Source: TW
This goes well with the Saiddhāntika conception of Ātmā (Self/Soul) & its inseparable Cicchakti (which is the Ātmā’s individuality). Every Ātmā, when divested of all non-innate, insentient characteristics (form, name, māyā which supplies it with the stream of bodies/faculties through births, karmic baggage, etc), is a unique sentient, whose fundamental nature cannot be further simplified.
I was also trying to formulate, yesterday night, the “categorical”/“univeraal” Śivatvam as an analog of the One before I decided to write this morning:
- Every sentient is a Śiva (a Cidghana, a unique unit of consciousness) and therefore has an inseparable Cicchakti (individuality), which is but its Śivatvam/Śiva-ness.

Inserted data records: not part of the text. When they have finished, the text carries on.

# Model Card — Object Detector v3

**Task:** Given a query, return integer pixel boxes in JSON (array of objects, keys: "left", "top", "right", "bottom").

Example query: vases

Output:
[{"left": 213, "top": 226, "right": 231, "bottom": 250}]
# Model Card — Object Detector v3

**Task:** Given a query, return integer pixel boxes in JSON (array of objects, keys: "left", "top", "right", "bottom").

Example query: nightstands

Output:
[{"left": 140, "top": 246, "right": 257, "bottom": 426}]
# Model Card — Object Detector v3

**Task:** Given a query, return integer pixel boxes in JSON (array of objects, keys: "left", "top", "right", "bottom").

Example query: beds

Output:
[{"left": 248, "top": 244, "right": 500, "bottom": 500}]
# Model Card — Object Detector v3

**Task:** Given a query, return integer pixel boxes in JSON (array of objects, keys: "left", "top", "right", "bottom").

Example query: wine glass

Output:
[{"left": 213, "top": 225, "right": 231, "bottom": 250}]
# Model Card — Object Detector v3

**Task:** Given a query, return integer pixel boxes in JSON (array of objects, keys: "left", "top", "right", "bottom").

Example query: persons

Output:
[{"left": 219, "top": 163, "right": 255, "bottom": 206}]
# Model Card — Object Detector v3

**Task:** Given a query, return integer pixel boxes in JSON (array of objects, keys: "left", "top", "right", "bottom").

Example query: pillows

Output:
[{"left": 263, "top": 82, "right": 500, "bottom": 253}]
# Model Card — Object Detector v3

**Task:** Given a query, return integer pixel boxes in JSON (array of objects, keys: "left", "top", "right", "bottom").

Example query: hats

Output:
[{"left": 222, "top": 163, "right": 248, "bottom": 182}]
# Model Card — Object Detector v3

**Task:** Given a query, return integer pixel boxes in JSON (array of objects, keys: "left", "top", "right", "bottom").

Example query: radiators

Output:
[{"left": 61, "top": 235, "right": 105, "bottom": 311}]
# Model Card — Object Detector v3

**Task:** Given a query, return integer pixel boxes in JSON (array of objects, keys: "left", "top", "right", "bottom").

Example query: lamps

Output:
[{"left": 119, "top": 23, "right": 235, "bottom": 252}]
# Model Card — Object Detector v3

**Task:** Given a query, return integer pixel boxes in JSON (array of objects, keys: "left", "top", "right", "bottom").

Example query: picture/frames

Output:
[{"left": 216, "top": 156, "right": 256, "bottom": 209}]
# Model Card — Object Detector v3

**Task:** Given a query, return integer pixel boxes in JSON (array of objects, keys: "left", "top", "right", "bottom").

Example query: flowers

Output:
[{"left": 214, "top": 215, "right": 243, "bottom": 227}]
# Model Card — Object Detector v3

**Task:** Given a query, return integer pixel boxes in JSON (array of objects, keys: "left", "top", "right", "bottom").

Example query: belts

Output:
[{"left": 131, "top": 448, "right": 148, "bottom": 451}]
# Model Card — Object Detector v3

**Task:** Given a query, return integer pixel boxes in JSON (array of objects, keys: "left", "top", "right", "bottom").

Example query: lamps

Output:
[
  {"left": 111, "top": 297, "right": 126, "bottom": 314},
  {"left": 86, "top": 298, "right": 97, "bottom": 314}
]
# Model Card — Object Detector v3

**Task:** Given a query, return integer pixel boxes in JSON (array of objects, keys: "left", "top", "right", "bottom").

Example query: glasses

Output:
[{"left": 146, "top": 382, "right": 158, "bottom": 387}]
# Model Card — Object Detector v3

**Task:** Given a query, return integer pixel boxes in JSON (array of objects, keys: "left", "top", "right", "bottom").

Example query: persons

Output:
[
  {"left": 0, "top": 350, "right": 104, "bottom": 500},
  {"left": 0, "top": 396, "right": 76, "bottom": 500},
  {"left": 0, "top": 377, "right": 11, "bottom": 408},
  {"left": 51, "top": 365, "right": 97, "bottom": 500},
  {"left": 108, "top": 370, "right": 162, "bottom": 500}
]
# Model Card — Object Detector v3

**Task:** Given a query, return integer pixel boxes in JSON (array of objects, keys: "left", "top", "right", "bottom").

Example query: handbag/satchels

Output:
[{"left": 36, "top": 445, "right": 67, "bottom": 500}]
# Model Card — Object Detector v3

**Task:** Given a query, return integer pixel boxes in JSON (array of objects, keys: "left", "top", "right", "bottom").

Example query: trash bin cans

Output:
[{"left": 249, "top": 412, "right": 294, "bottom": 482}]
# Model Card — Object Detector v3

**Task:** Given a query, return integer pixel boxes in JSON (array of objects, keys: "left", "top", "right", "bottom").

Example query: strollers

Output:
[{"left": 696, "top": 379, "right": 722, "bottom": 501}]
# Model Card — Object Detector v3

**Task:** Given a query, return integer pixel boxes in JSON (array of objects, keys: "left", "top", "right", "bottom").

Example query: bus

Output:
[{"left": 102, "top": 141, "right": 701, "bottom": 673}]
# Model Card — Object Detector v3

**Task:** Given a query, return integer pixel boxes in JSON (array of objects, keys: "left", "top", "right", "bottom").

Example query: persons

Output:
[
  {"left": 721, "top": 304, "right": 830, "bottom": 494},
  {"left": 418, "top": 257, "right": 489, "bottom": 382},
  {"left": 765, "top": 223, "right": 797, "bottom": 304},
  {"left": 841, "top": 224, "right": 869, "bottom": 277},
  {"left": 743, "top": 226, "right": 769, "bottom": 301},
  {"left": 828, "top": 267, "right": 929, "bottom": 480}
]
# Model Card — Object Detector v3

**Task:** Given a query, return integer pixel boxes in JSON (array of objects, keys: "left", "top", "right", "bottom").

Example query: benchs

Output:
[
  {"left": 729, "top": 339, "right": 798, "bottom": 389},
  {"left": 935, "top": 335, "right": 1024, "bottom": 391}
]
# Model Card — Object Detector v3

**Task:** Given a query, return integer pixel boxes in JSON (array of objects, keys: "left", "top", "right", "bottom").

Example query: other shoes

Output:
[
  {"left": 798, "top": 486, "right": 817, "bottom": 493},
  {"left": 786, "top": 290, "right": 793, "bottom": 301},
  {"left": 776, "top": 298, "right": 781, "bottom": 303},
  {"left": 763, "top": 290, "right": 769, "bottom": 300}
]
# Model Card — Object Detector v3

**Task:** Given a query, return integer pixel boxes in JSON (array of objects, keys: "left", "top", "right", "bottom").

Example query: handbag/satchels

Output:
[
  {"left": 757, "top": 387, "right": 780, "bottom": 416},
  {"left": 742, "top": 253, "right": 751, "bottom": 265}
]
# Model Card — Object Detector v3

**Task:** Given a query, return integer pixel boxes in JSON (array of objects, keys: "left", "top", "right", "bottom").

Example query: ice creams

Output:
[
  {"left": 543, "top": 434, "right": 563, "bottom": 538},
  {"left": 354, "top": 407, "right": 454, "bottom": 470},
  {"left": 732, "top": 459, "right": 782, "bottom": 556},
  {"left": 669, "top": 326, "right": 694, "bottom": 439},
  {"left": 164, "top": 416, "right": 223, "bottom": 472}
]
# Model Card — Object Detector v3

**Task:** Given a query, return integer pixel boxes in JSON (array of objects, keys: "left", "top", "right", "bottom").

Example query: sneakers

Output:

- Imagine a set consisting of every Śiva. One may therefore speak of a universal Śivatvam, for discussion’s sake.
- In the Siddhānta, universals are denied—there is no universal separate from the individuals which partake in it.
- “The One/Śivatvam neither is”— Śivatvam as universal does not exist, separate from individual instances of Śivatvam.
- “Nor is Śivatvam one”— Śivatvam cannot partake in itself to become a unique entity as only a Śiva can partake in Śivatvam.
- Therefore, Śivatvam is an infinite class of members, one for each sentient.